It would be hypercriticism to descant upon the beauties and defects of a play that has undergone, from its very first appearance up to the present moment, investigation the most severe; that has been the theme of every dramatic censor who has examined into its construction, or pointed to it as a fair subject of comparison with the works of those who have either preceded or succeeded its author. The too constant sparkle of the dialogue, the want of connection of the scandalous college with the plot of the play, the imitation of Fielding's Blifil and Tom Jones, the investment of such a libertine as Charles with qualities that make us forget his vices, and a vast number of incongruities have been very wisely and very learnedly pointed out, and have been descanted upon with very commendable severity; but, after all, we are so charmed with the ingenuity, with the endless richness of the dialogue, that we are never tired with reading it, or with seeing it on the stage. We admire Sir Peter Teazle in spite of his uxoriousness, his oldbachelor ideas; in the hand of any other dramatist he

would have been ridiculous, but he is invested with a certain dignity, a tenderness of feeling, and a sense of honour, that although we must laugh at him when his unenviable position is discovered, we are glad to find that he is likely to become a happy husband, after all his mortifications. We are just on the point of thinking that Lady Teazle must become the victim of her taste for extravagance and shining in scandalous society, whilst we feel she deserves a better fate, when we gladly find that she is rescued from her false position. Even Joseph Surface is delightful to us; the duplicity of his conduct, the sentimental hypocrisy of his heart are so thoroughly laid open to us, that we are convinced that he cannot be ultimately successful; we are not so anxious for even-handed justice being done to him, as we are to the dramatic villain of a novel, and we are perfectly satisfied with the punishment he meets in the exposure of his schemes. Charles's irregularities do not shock or disgust us; they are punished by the reproaches which he has to encounter from every one. We are happy in the conclusion that everything that annoyed the different parties is amicably arranged; it is this that reconciles us to the fifth act, for at the end of the fourth act the denouement has taken place, the fall of the screen in a common play would have been the be-all and end-all, and, as occurs in the "Merchant of Venice," the act after the condemnation of the principal character, however beautiful is the poetry, the interest would altogether have ceased. Yet after this exciting scene we are pleased that there is another act to wind up the story, and to tell us how everybody has got out of the scrape. Of the original acting we have heard much. That Garrick was delighted with it, we may conclude

not only from Murphy's observations in his Life of the great actor, but from a letter from him which has been preserved, in which he makes some remarks upon the length of time the characters on the stage stood after the falling of the screen; he observes "that they should be astonished, a little petrified, yet it may be carried to too great a length." The conventional points which have been handed down to us are not many in number, but such as they are they show that the manner of acting was carefully studied, and therefore are strictly preserved. The acting of the late Matthews in Sir Peter Teazle is said to have been in strict conformity with the early stage directions; the pointing to the screen with the thumb, the leer and the movements of the elbows were precisely the same as practised by King, and as they usually convulsed the audience with laughter, we have a right to suppose that man, in different generations, expresses his feelings much in the same way. It has, however, been said that Sheridan was himself never satisfied; he requested permission to read the part over to Matthews, with whose delineation he expressed himself by no means pleased.

- Problem
Name every character of the play under discussion that the essay mentions, excluding characters from other authors' works. Rely only on the essay when working.

- Provided data
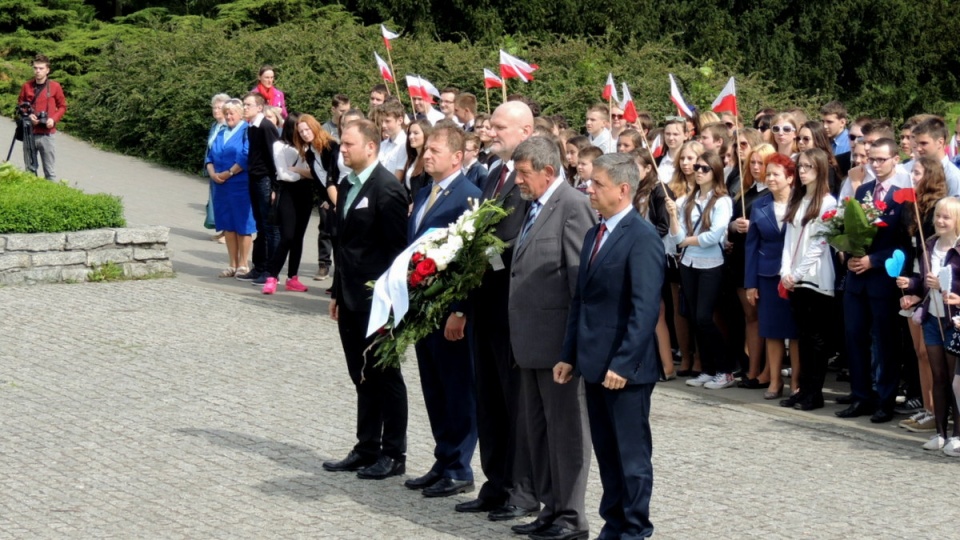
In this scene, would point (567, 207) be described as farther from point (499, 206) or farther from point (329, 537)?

- Written solution
Sir Peter Teazle, Lady Teazle, Joseph Surface, Charles